The 11 studies included in the meta-analysis were published between 1999 and 2003. The study sample sizes (patients with a positive SN who underwent completion ALND) ranged from 60–389 patients. Patient age, the number of SNs obtained, and the number of NSNs obtained appeared similar across studies (Table 1), although no explicit statistical testing of this hypothesis was possible given the format of the data. In contrast, the study populations exhibited some apparent variation in disease stage distribution; the proportions of patients with tumors ≤ 2 cm and with SN micrometastasis ranged from 30–78% and 25–57%, respectively.

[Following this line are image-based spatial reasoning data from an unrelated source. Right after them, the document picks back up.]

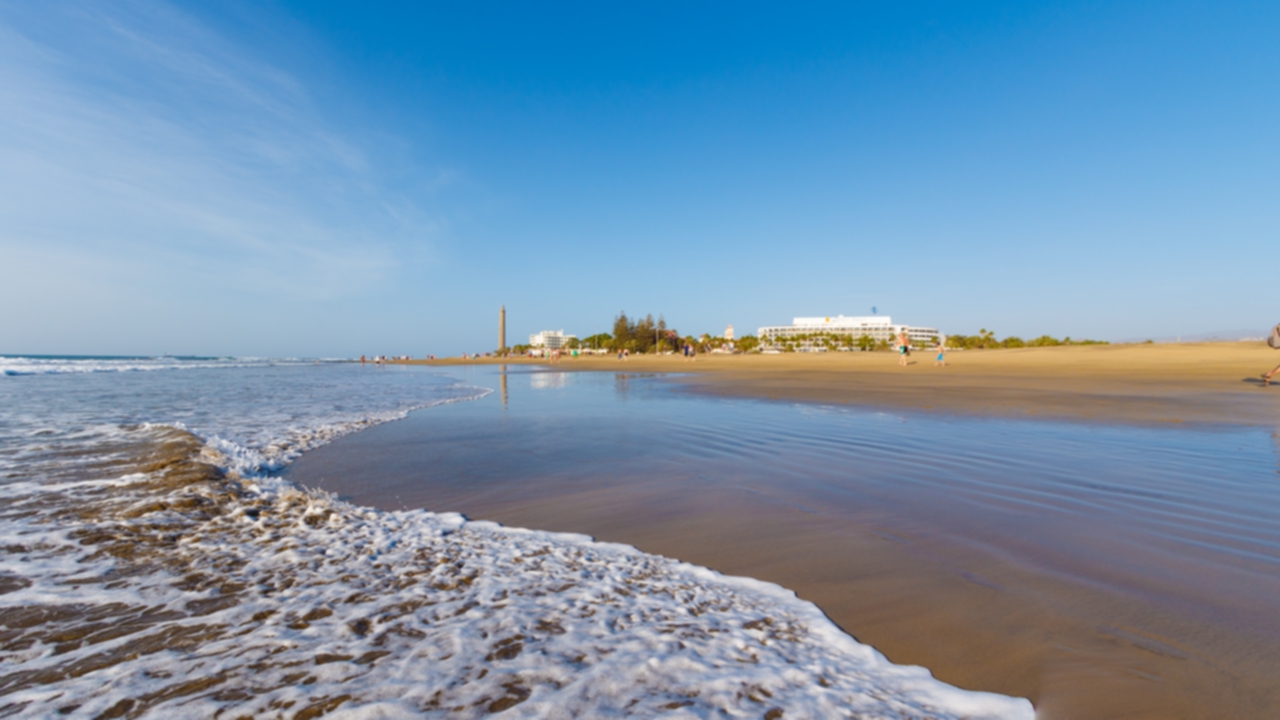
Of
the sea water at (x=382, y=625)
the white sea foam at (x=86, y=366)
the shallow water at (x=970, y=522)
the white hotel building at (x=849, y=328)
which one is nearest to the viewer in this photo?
the sea water at (x=382, y=625)

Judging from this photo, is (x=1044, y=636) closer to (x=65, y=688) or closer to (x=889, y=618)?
(x=889, y=618)

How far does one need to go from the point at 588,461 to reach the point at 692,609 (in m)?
4.00

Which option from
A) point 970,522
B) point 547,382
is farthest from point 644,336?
point 970,522

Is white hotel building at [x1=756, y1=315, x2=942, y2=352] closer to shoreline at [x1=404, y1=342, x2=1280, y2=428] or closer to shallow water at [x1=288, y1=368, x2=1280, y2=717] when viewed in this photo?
shoreline at [x1=404, y1=342, x2=1280, y2=428]

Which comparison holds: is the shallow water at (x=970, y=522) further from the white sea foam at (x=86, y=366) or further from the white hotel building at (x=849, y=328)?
the white hotel building at (x=849, y=328)

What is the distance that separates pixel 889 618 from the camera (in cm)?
273

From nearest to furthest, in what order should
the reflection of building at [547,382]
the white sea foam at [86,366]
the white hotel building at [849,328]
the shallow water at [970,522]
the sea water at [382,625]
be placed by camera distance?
the sea water at [382,625]
the shallow water at [970,522]
the reflection of building at [547,382]
the white sea foam at [86,366]
the white hotel building at [849,328]

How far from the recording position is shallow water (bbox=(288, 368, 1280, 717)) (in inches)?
91.0

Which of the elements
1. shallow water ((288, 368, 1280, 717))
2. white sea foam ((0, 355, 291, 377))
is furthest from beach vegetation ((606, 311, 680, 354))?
shallow water ((288, 368, 1280, 717))

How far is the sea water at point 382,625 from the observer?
6.70 ft

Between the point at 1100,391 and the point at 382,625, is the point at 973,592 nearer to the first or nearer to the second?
the point at 382,625

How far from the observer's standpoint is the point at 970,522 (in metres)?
4.10

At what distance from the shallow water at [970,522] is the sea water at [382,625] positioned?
1.27 ft

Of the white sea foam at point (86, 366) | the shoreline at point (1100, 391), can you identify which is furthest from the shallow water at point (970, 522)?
the white sea foam at point (86, 366)
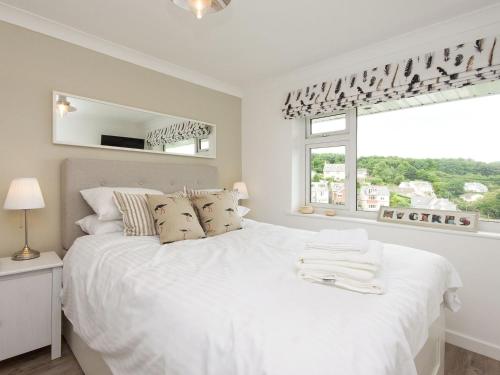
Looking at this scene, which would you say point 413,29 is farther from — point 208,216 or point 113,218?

Study | Year published | No. of patientsa | Age of patients, (yrs) (median) | % of patients with tumors ≤2 cm | Mapping technique | IHC performed on NSNs routinely if H & E negative | % of patients with micrometastasis in SN (≤2 mm) | No. of SNs obtained, (median) | No. of NSNs obtained, (median) |
---|---|---|---|---|---|---|---|---|---|
Abdessalam et al.6 | 2001 | 100 | 54 (30–83) | 49 | Dye + iso | No | 35 | 2.4 ± 2.2b | 22.1 ± 8.6b |
Weiser et al.7 | 2001 | 206 | 52 (21–85) | 74 | Dye + iso | No | 46 | NR | NR |
Rahusen et al.8 | 2001 | 93 | NR | 57 | Dye + iso | Yes | NA | 1.7 (1–4)b | NR |
Wong et al.9 | 2001 | 389 | NR | 50 | Dye, iso, or both | No | NR | 2.2bc | 13bc |
Turner et al.10 | 2000 | 194 | 52 (28–91) | 54 | Dye ± iso | Yes | 48 | 2 (1–7) | 17 (7–59) |
Hwang et al.11 | 2003 | 131 | 53 (30–78) | 55 | Dye ± iso | No | 25 | 2 (1–8) | 15 (3–37) |
Reynolds et al.12 | 1999 | 60 | 56 (26–90) | 60 | Dye ± iso | Yes, for T1 with micrometastasis | 45 | NR | NR |
Cserni13 | 2001 | 69 | NR | 30 | Dye | Unknown | NA | 1.4 (1–6)bc | 17 (5–42)bc |
Kamath et al.14 | 2001 | 101 | NR | NR | Dye + iso | Unknown | 46 | NR | NR |
Mignotte et al.15 | 2002 | 120 | NR | 78 | Dye ± iso | No | 57 | 1.8 (1–6)bc | NR |
Canavese et al.16 | 2001 | 72 | 61 (40–79)b | 68 | Dye ± iso | Unknown | 29 | 1.4 (1–4)bc | NR |
- IHC: immunohistochemistry; NSNs: nonsentinel lymph nodes; H & E: hematoxylin and eosin; SN: sentinel lymph nodes; iso:isotope; NR: data not reported; NA: not applicable.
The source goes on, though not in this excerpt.